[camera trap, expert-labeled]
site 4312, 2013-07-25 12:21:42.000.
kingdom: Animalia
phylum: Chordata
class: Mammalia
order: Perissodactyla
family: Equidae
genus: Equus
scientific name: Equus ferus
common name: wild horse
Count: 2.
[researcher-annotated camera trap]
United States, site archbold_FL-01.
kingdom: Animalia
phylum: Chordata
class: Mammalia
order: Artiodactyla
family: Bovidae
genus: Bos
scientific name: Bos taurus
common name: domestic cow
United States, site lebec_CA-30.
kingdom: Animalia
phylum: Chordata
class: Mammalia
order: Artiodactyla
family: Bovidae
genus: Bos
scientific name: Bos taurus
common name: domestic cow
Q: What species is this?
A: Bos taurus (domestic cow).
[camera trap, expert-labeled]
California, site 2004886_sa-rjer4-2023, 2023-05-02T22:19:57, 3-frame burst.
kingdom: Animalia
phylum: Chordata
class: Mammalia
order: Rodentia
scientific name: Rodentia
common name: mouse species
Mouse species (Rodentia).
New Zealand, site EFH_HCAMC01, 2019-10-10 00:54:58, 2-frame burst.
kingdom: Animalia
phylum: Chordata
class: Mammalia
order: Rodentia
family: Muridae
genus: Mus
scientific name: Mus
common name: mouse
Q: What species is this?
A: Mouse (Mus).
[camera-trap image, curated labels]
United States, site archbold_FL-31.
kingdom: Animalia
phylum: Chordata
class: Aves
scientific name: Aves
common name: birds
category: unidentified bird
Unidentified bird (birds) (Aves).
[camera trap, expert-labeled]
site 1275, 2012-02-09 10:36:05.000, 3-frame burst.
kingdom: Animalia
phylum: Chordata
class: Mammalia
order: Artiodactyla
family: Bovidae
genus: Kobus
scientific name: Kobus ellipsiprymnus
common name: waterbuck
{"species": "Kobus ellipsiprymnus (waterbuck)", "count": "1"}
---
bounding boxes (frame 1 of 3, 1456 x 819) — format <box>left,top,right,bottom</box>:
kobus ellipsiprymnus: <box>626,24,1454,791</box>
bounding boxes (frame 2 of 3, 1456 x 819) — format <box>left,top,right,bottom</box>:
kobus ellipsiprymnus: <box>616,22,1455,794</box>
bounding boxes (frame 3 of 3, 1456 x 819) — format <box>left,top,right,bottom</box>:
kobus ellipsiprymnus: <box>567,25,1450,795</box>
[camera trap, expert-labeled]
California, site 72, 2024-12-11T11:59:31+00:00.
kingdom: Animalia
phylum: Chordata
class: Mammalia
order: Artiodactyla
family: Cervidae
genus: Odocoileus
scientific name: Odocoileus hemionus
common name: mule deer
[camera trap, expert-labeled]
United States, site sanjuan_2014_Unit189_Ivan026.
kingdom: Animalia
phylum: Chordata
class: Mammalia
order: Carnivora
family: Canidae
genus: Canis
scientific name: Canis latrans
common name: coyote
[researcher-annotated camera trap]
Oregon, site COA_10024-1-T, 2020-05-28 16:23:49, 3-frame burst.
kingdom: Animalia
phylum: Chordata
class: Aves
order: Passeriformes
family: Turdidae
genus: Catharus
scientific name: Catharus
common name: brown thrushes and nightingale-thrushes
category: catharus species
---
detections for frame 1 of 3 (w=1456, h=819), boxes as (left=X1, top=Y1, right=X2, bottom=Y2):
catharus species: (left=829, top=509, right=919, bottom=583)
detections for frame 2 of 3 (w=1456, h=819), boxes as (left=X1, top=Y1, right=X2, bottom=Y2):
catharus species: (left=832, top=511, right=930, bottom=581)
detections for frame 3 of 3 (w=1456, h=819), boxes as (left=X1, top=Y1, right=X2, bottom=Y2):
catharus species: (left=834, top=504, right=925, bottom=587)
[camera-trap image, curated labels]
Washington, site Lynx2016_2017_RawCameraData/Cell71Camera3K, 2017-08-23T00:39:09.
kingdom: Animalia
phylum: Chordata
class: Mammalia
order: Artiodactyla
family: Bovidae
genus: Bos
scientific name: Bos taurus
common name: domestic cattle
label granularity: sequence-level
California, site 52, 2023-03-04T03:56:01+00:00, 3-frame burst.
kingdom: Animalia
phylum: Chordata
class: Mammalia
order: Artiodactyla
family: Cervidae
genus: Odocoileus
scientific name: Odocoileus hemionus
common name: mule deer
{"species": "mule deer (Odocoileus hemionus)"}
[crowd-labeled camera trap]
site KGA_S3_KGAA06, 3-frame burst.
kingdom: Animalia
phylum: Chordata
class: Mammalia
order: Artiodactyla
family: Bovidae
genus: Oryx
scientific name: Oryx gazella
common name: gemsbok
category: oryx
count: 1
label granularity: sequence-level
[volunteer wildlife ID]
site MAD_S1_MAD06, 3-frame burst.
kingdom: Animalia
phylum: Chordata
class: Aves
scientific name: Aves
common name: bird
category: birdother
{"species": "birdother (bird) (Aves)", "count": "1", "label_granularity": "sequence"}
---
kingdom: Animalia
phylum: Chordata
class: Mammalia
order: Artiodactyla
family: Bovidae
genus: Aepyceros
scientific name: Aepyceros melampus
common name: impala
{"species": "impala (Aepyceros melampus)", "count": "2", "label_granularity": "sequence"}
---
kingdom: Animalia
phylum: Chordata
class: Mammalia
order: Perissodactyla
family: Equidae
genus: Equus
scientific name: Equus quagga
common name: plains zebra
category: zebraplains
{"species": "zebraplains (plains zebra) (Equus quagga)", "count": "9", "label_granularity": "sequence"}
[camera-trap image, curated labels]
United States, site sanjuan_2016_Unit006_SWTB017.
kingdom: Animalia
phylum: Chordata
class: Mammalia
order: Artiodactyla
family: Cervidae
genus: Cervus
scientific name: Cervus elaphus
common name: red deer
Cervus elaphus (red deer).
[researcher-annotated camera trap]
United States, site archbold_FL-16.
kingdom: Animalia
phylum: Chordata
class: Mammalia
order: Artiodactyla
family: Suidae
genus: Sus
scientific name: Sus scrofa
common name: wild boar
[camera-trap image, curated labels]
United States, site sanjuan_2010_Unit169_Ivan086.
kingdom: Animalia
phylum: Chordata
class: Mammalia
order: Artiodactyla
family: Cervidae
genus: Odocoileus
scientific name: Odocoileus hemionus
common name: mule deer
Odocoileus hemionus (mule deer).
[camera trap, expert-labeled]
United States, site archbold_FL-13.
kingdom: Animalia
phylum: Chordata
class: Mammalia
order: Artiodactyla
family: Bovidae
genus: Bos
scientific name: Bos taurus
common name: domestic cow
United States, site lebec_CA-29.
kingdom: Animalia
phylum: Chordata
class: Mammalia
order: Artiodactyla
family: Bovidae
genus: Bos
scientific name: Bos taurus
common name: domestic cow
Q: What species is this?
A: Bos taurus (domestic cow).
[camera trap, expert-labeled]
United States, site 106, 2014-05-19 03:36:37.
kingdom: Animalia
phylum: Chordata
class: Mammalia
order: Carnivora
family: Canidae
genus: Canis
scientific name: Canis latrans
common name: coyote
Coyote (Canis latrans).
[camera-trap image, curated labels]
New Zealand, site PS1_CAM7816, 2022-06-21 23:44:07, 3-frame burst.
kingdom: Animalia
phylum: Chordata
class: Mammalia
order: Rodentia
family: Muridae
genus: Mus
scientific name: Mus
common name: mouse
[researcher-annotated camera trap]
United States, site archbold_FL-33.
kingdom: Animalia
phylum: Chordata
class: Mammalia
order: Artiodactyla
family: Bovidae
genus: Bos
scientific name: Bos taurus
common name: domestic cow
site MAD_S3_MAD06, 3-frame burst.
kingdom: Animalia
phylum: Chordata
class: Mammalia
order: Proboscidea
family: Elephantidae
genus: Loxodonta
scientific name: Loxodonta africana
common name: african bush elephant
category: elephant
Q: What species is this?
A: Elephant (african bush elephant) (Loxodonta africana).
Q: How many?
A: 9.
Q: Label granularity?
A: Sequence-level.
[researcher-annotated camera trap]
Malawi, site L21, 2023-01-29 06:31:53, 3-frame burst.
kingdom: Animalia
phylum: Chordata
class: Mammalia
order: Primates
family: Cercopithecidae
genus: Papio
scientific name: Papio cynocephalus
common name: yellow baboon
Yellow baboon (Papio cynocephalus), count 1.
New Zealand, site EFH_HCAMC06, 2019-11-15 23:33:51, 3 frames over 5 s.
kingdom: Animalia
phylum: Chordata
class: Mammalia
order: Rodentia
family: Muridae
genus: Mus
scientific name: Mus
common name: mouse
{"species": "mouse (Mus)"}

- - - - - - -

__The problem__:
Retype exactly the lines from the start of the entries through the one with "scientific name: Rodentia"; include both ends.

__Final answer__:
[camera trap, expert-labeled]
site 4312, 2013-07-25 12:21:42.000.
kingdom: Animalia
phylum: Chordata
class: Mammalia
order: Perissodactyla
family: Equidae
genus: Equus
scientific name: Equus ferus
common name: wild horse
Count: 2.
[researcher-annotated camera trap]
United States, site archbold_FL-01.
kingdom: Animalia
phylum: Chordata
class: Mammalia
order: Artiodactyla
family: Bovidae
genus: Bos
scientific name: Bos taurus
common name: domestic cow
United States, site lebec_CA-30.
kingdom: Animalia
phylum: Chordata
class: Mammalia
order: Artiodactyla
family: Bovidae
genus: Bos
scientific name: Bos taurus
common name: domestic cow
Q: What species is this?
A: Bos taurus (domestic cow).
[camera trap, expert-labeled]
California, site 2004886_sa-rjer4-2023, 2023-05-02T22:19:57, 3-frame burst.
kingdom: Animalia
phylum: Chordata
class: Mammalia
order: Rodentia
scientific name: Rodentia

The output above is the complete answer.